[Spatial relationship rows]

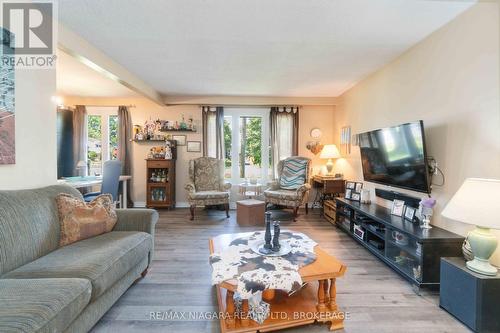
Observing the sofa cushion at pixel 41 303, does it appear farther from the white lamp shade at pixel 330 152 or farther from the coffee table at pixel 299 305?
the white lamp shade at pixel 330 152

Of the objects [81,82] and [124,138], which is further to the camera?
[124,138]

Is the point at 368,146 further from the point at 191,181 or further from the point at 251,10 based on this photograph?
the point at 191,181

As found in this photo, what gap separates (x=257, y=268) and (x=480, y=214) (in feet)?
4.90

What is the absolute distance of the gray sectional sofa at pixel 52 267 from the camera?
116 centimetres

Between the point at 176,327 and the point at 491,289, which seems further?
the point at 176,327

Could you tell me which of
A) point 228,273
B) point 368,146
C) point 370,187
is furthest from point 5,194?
point 370,187

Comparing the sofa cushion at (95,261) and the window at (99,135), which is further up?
the window at (99,135)

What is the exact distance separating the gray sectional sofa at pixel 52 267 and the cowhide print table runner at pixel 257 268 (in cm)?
70

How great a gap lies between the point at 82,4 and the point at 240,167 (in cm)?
385

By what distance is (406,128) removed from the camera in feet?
8.36

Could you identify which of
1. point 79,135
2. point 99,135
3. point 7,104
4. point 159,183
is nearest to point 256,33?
point 7,104

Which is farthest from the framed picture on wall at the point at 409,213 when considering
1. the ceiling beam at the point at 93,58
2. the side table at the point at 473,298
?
the ceiling beam at the point at 93,58

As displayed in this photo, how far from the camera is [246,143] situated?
5.41m

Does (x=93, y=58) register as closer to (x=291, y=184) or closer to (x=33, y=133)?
(x=33, y=133)
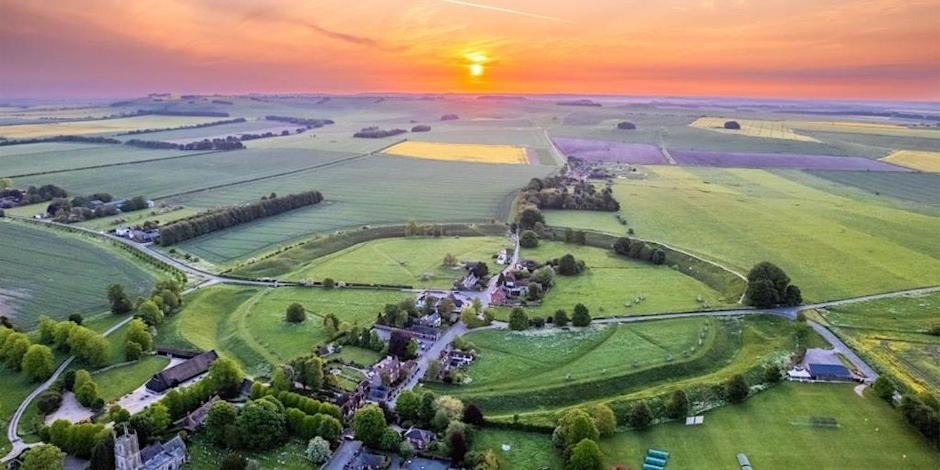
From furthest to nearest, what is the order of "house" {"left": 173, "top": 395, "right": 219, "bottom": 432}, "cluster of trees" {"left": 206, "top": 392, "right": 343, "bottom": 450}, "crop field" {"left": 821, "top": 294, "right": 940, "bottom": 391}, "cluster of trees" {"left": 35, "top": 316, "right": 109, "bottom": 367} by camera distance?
"cluster of trees" {"left": 35, "top": 316, "right": 109, "bottom": 367} < "crop field" {"left": 821, "top": 294, "right": 940, "bottom": 391} < "house" {"left": 173, "top": 395, "right": 219, "bottom": 432} < "cluster of trees" {"left": 206, "top": 392, "right": 343, "bottom": 450}

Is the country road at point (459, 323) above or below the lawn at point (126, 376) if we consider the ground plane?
above

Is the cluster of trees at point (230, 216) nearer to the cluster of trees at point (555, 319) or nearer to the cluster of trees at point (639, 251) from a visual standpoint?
the cluster of trees at point (555, 319)

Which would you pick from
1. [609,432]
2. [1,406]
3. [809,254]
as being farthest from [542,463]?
[809,254]

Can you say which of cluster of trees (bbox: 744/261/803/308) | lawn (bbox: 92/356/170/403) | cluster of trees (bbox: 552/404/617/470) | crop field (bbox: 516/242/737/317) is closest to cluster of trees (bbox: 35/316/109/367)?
lawn (bbox: 92/356/170/403)

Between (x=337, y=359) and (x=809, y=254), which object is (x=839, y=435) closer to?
(x=337, y=359)

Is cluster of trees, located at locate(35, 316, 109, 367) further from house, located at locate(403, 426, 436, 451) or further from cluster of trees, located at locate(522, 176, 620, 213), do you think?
cluster of trees, located at locate(522, 176, 620, 213)

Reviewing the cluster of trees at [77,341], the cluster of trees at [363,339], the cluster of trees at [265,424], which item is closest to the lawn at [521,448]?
the cluster of trees at [265,424]
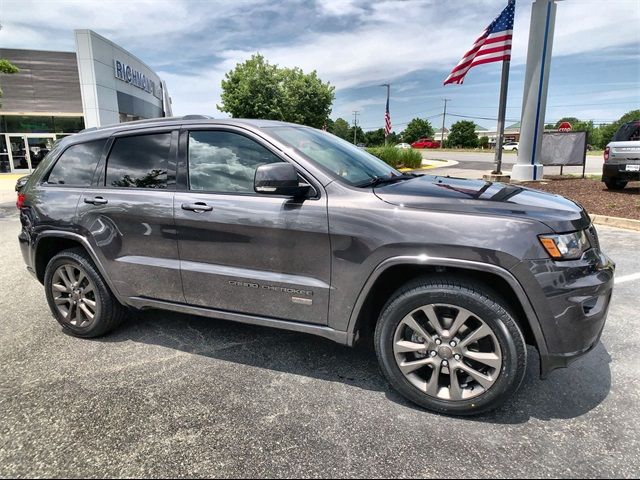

Given request
Please copy out, word for word, the part of the rows that opens with the line containing "Which would you pick from" and runs through the end of the rows, leaving out the pictures.

The answer
Which would you pick from
1. [609,432]
2. [1,406]
3. [809,254]
as being farthest from [542,463]?
[809,254]

Can you say which of cluster of trees (bbox: 744/261/803/308) | lawn (bbox: 92/356/170/403) | cluster of trees (bbox: 552/404/617/470) | crop field (bbox: 516/242/737/317) is closest to cluster of trees (bbox: 35/316/109/367)?
lawn (bbox: 92/356/170/403)

Between (x=337, y=359) and (x=809, y=254), which object is (x=839, y=435) closer to?
(x=337, y=359)

Is cluster of trees, located at locate(35, 316, 109, 367) further from house, located at locate(403, 426, 436, 451) or further from cluster of trees, located at locate(522, 176, 620, 213), do you think?
cluster of trees, located at locate(522, 176, 620, 213)

Reviewing the cluster of trees at [77,341], the cluster of trees at [363,339], the cluster of trees at [265,424], which item is closest to the lawn at [521,448]?
the cluster of trees at [265,424]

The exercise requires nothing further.